A reforma tributária, aprovada após três décadas de discussões no Congresso Nacional, busca unificar tributos e simplificar a cobrança de impostos, sem alterar a carga tributária total. O arcabouço fiscal, por sua vez, foi implementado para reorganizar as contas públicas e substituir o teto de gastos.
Durante sua gestão, os principais indicadores econômicos mostraram melhora. O PIB cresceu acima do esperado, o desemprego recuou a níveis recordes e a renda avançou, mesmo em um cenário de juros elevados e inflação controlada. No entanto, Haddad enfrentou dificuldades para consolidar sua credibilidade, inicialmente visto com receio pelo mercado financeiro.
Embora tenha conquistado confiança, Haddad lidou com resistências dentro do governo que limitaram sua agenda. Medidas de corte de gastos foram neutralizadas por prioridades do presidente Lula, como a regra de reajuste real do salário mínimo. Assim, a estratégia de Haddad se apoiou mais no aumento da arrecadação do que na redução de despesas.
Apesar do aumento das receitas, o país não conseguiu zerar o déficit público, e o endividamento continua a ser uma preocupação para agentes do mercado. Especialistas afirmam que Haddad deixa o cargo com demonstrações de capacidade técnica, mas sua atuação foi marcada por limitações impostas pelo Palácio do Planalto.
““Comparado ao que era necessário e ao que ainda precisará ser feito a partir de 2027, a avaliação não é positiva. Por outro lado, considerando todas as pressões que sofreu, fez o melhor possível e conteve ao máximo o aumento de gastos”, disse Henrique Meirelles, ex-ministro da Fazenda.”
Felipe Salto, economista-chefe da Warren Investimentos, também elogiou a gestão de Haddad, afirmando que ele conseguiu segurar as rédeas em um contexto adverso, evitando que o país caminhasse para a insolvência.
Haddad herdou problemas da gestão anterior, como o impasse dos precatórios e a compensação aos estados pela Lei Kandir. A aprovação do arcabouço fiscal foi bem recebida inicialmente, mas perdeu credibilidade com a exclusão de determinados gastos da regra.

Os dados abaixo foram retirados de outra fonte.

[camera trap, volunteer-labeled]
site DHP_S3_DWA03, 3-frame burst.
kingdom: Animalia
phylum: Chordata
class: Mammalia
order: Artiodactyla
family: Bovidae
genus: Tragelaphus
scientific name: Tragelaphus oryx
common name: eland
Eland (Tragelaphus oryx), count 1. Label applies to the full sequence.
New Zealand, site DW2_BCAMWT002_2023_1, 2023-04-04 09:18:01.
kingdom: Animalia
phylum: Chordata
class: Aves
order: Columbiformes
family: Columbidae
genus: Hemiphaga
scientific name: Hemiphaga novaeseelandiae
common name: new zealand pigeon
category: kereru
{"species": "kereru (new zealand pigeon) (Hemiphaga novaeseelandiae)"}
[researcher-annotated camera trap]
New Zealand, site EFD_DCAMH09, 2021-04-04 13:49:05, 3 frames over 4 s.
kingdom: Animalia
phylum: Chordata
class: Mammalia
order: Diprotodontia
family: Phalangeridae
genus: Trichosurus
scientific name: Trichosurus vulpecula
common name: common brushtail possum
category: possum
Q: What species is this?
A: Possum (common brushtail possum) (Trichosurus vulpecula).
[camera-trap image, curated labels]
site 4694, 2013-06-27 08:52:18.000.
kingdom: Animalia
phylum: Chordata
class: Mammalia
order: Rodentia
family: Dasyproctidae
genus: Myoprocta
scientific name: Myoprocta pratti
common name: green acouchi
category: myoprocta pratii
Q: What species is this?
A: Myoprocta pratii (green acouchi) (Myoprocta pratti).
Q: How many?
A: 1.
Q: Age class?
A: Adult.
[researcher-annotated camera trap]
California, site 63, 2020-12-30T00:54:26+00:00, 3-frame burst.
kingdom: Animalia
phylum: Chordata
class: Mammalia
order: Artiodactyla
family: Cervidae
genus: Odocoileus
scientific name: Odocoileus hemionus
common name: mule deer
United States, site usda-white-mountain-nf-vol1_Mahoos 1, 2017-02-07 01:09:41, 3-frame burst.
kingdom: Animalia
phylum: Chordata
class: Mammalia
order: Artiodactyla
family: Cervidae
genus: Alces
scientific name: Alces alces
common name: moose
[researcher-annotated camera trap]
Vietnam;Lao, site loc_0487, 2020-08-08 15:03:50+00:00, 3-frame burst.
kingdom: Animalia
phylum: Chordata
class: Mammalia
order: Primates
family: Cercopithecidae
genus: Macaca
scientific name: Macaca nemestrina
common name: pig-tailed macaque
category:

Os indicadores econômicos e sociais mostraram resultados positivos, com a redução do desemprego e o aumento do rendimento médio da população. A isenção de Imposto de Renda para quem ganha até R$ 5 mil por mês, válida a partir de 2026, é considerada uma vitória da gestão no campo social.
Desde o início do mandato, Haddad defendeu medidas para aumentar a tributação da alta renda, incluindo a taxação de fundos exclusivos e a proposta de tributação de lucros e dividendos, que ainda enfrenta resistência no Legislativo.